Terzo scenario: Esiti da utilizzo della IA (Intelligenza Artificiale). Il recente tumultuoso incremento nell’uso della intelligenza artificiale nell’industria, ma anche nella vita ordinaria (come per esempio in medicina, nella produzione culturale, nel lavoro ordinario) ha prodotto e produrrà, sempre più in futuro, una serie di disturbi psicologici che possono modificare in negativo il nostro stile di vita e aprire scenari nuovi e imprevedibili, dovuti alla massiccia perdita di posti di lavoro. Ciò comporta il dover ridefinire sia le modalità della produzione in generale che il ruolo dei singoli lavoratori nell’ambito della filiera produttiva.

Questo fenomeno era stato già a suo tempo denunciato da Geoffrey Hinton – uno dei fondatori e tra i più prestigiosi dirigenti di Google – quando, denunciando i rischi della AI per l’intera umanità, ha affermato che in futuro la AI produrrà profondi cambiamenti nell’organizzazione delle nostre vite. È chiaro che il sintomo prevalente sarà quello depressivo, causato proprio dalla perdita del lavoro e di ruolo sociale. A questa condizione depressiva potrà seguire una forma di chiusura in sé stessi, in grado persino di generare la riduzione delle proprie difese personali, incluse quelle immunitarie con il conseguente sviluppo di patologie silenti. Ciò significherà perdere i propri obiettivi esistenziali, il ruolo sociale e molta autostima. Un uomo privato del proprio lavoro può anche smarrire il “senso” della sua vita, come accade in coloro che, molto impegnati lavorativamente per tutta la vita, diventano pensionati perdendo il loro ruolo attivo. Si rischia, senza avere nuovi obiettivi da perseguire, di perdere oltre il rispetto sociale anche la stima in sé stessi.

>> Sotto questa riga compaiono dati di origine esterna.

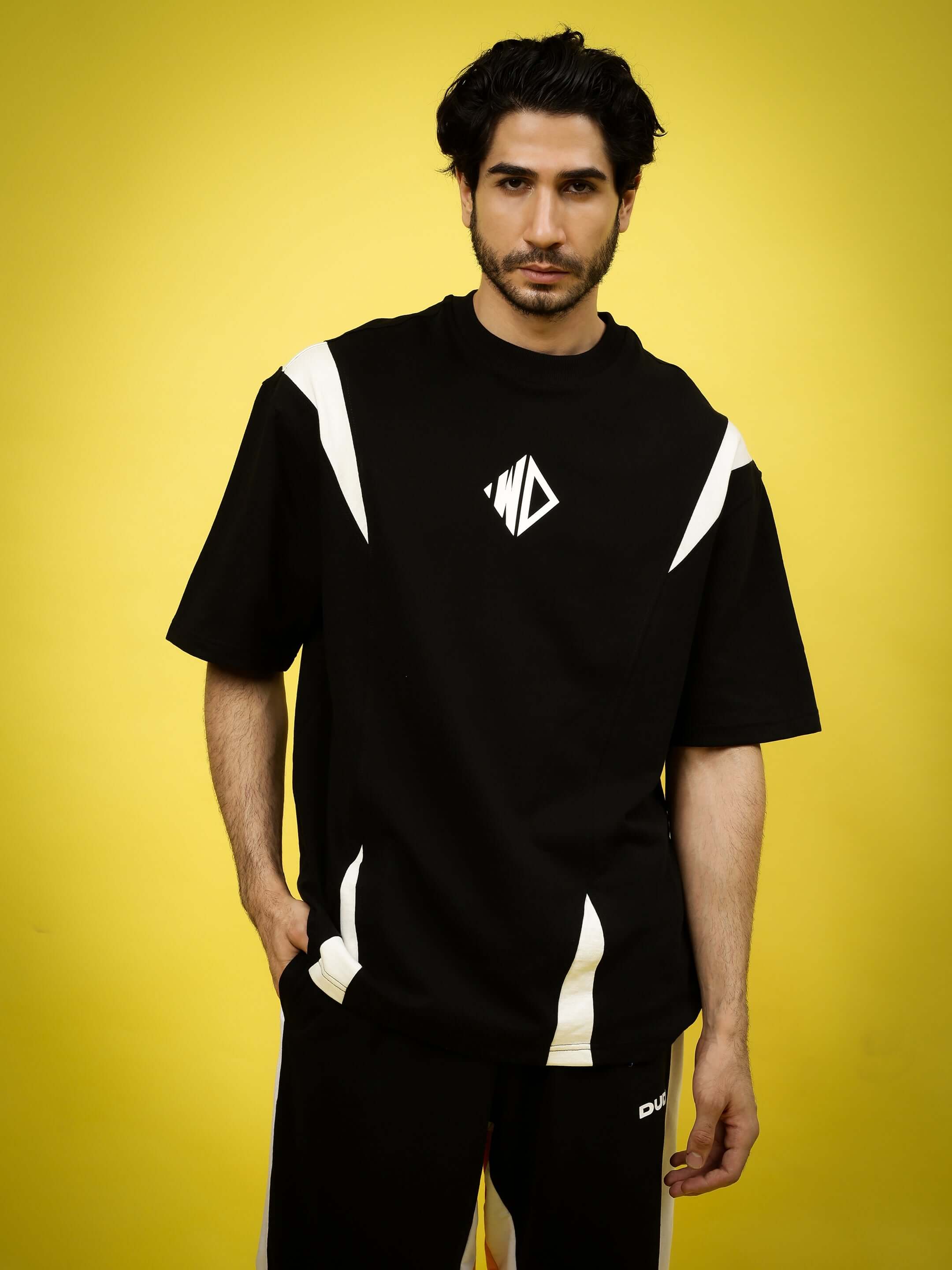 Black and white oversized t-shirt made from premium cotton French terry fabric, modeled with a modern fit against a yellow backdrop.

Allora forse si porrà un problema paradossale, quello di come riorganizzare la produzione della ricchezza comune, il lavoro e la vita dei singoli nell’ambito della società. Si ricorrerà forse a nuove forme di sussidio e di assistenza, misure indispensabili quando si verifica la condizione di poter produrre con meno addetti una ricchezza superiore. Non potendo rischiare di generare un esercito di disoccupati, che potrebbero diventare socialmente pericolosi e potenzialmente aggressivi.

Il primo obiettivo da perseguire potrebbe essere quello istituire un salario minimo per tutti. Soprattutto per quei lavori non delegabili alle macchine, come la gestione dei call center o i centri di assistenza all’utenza o, meglio, gli addetti alle professioni sanitarie, attività non surrogabili dalla IA perché necessitano della presenza umana, anche se supportata dalle macchine. Basti pensare agli interventi chirurgici a basso impatto, quelli fattibili in endoscopia o laparoscopia. Ma soprattutto alla velocizzazione della ricerca scientifica e all’addestramento e alla formazione del personale. Inoltre, la presenza umana sarà sempre insostituibile per il controllo e per le attività di supervisione.

Cambieranno probabilmente per molti gli obiettivi di vita e le priorità, oltre alle competenze professionali da acquisire per operare nella organizzazione del lavoro futura.

Tutto ciò potrà coesistere con l’umanità, se questa non sarà un pericolo per la sopravvivenza del pianeta … e delle stesse macchine. Sempre più autonome.